Racial Prejudice: is a type belief that individuals can have, an impact that institutions and organizations can have and a socially defined series of interpersonal scripts, stereotypes and beliefs that individual, groups and institutions interact with that holds that certain positive or negative characteristics are inherent in or typify members of different races.
Racism: is racial prejudice held by, perpetuated by, or used by individuals, groups or institutions with racial privilege. In short, it is prejudice + power. It’s distinction from racial prejudice is important for several reasons, chief among them is the disparate impact and weight that prejudice has on individuals, groups, institutions and society as a whole when backed by systematic privilege. Due to white supremacy, which holds white people has inherently more authorative figures, white people displaying racial prejudice has a much more damaging effect than Blacks or Asians doing the same.
Racial Hierarchy: is a socially defined idea in which different races have different levels of privilege and access to power, institutions, or wealth. In some societies, racial hierarchy is strictly regimented and codified like the separation of Whites, Coloreds and Blacks in Apartied South Africa. In others, like the modern day United States, racial hierarchy is a more fluid spectrum of various privileges and oppressions based on perceived race.
White Supremacy: is a specific form of racial hierarchy in which white people hold a position of privilege, power, and prestige over other races granting them greater access to political power, wealth, and other forms of social currency.
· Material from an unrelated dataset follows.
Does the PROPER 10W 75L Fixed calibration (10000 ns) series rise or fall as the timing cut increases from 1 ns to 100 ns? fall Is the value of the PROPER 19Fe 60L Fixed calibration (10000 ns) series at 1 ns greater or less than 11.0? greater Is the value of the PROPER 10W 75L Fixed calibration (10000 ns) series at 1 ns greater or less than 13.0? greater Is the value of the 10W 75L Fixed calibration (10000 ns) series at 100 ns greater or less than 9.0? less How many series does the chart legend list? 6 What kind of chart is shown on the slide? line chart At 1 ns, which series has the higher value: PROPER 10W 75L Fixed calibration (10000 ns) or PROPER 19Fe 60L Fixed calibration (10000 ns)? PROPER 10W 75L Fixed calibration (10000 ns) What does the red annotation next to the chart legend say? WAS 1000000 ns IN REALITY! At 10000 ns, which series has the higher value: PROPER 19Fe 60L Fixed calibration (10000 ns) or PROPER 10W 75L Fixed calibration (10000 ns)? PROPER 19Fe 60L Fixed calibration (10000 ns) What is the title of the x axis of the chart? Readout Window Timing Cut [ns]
This often leads to what is called “the normalization of whiteness” is which people perceived as white are set up as the standard and other races are deviations [i.e. describing your white friend as tall and your Black friend as Black].
Intersectionality: is a way of looking at systems of oppression like racism, xenophobia [a fear of foreigners], sexism, transphobia or homophobia that recognizes that the complex nature of human identity means that you cannot fully explain one form with placing it in context with other forms of oppression. For instance Barack Obama is simultaneous oppressed as Black and granted privileges due to class, gender, sexuality, national origin, able-bodiness etc.
Anti-Black Racism: a form of racial hierarchy in which perceived Blackness or proximity to Blackness, places one at the bottom of said racial hierarchy.